Taikan OKI1#+, Taro ARIKAWA2
1The University of Tokyo, 2Chuo University
In addition to pandemics, various outbreaks caused by sudden increases in load, such as floods, traffic jams, and communication failures, have the followings in common, and measures are needed to manage these risks socially. 1) During emergencies, the load on social systems can be hundreds of times greater than normal.2) If preparedness is excessive, the social cost will be too high to be economically feasible because of redundancy.3) There is sufficient time for social responses during the outbreak situation.4) Even when there is great uncertainty in the understanding of the situation, mechanism, and the future predictions, it is necessary to reach a certain social consensus and implement countermeasures. Geoscience has contributed greatly to the management of geoscientific risks that can put damages on society through the development of observation systems, elucidation of mechanisms, and prediction of such phenomena. In addition, the geoscientific knowledge has also been utilized in the design and implementation of measures to determine what risks are acceptable and what risks cannot be overlooked through dialogue among stakeholders both in society and academia. An interdisciplinary and cross-sectional examination of the knowledge accumulated in various fields on how to deal with outbreaks is not only intellectually advanced and interesting but is also expected to contribute to the development of a new discipline on outbreak risk management that can adequately prepare for the next global pandemic or geophysical disaster. Examples of drawing lessons from the comparisons of various outbreaks will be presented in the lecture.

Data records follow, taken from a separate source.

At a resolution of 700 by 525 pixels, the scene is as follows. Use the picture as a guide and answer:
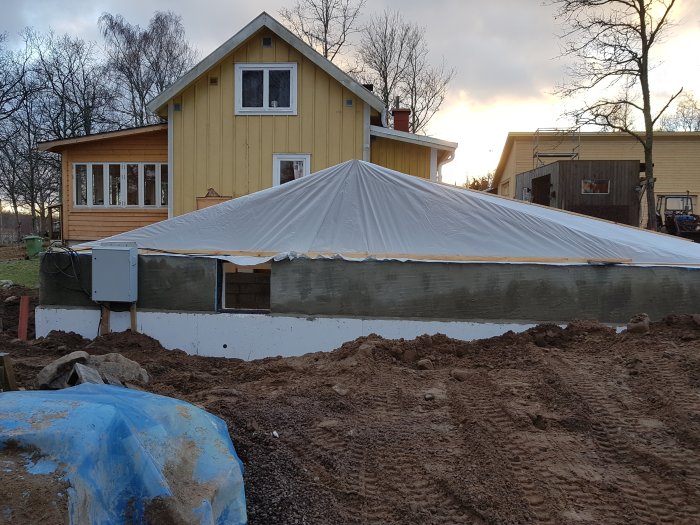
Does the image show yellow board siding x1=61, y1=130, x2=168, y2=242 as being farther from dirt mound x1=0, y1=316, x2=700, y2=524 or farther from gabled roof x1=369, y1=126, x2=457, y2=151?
dirt mound x1=0, y1=316, x2=700, y2=524

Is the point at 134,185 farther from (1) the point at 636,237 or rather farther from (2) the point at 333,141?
(1) the point at 636,237

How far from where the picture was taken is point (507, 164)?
1252 inches

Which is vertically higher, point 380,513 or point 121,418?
point 121,418

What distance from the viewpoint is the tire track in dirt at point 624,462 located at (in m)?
3.26

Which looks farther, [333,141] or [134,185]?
[134,185]

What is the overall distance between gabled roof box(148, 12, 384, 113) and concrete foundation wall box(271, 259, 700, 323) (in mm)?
7440

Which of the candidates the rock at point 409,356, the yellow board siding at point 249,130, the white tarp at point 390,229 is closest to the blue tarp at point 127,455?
the rock at point 409,356

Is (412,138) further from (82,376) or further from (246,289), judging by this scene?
(82,376)

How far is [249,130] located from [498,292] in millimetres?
8963

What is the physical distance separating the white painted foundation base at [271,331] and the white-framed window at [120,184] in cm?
814

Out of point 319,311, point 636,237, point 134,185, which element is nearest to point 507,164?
point 134,185

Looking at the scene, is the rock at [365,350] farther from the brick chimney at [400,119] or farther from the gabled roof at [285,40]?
the brick chimney at [400,119]

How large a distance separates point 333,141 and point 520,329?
8247mm

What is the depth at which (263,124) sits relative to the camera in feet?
48.0
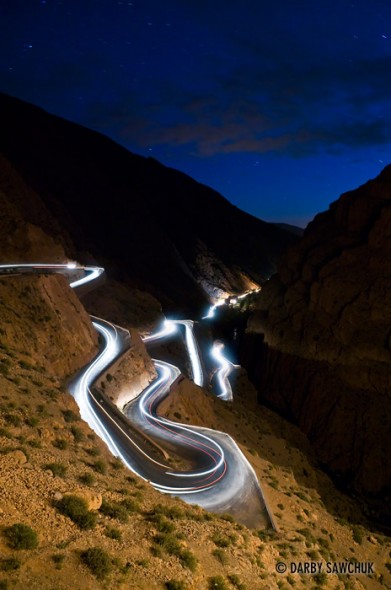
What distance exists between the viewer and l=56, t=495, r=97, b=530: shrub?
977 centimetres

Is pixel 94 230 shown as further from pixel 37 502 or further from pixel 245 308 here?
pixel 37 502

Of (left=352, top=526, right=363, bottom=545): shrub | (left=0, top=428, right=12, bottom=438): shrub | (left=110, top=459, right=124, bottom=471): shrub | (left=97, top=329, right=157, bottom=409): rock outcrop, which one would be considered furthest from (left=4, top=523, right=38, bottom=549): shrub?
(left=352, top=526, right=363, bottom=545): shrub

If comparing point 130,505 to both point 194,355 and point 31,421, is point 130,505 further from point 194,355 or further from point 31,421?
point 194,355

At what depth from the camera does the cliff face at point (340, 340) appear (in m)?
45.1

Prof. Taikan Oki is a special advisor to the president of The University of Tokyo, and also the Senior Vice-Rector, United Nations University, Japan, and an Assistant Secretary-General, United Nations. His previous academic positions include Associate Professor with the Institute of Industrial Science, The University of Tokyo and Associate Professor with the Research Institute for Humanity and Nature. His areas of expertise are global hydrology and the sustainability of world water resources under climate change including the virtual water trade and water footprint. He was one of the coordinating lead authors for the chapter “Freshwater Resources” of the IPCC WGII AR5. He got many awards such as the Biwako Prize for Ecology in 2011, and the Japan Academy Medal in 2008. He is the first Japanese AGU Fellow in its Hydrology Section (2014).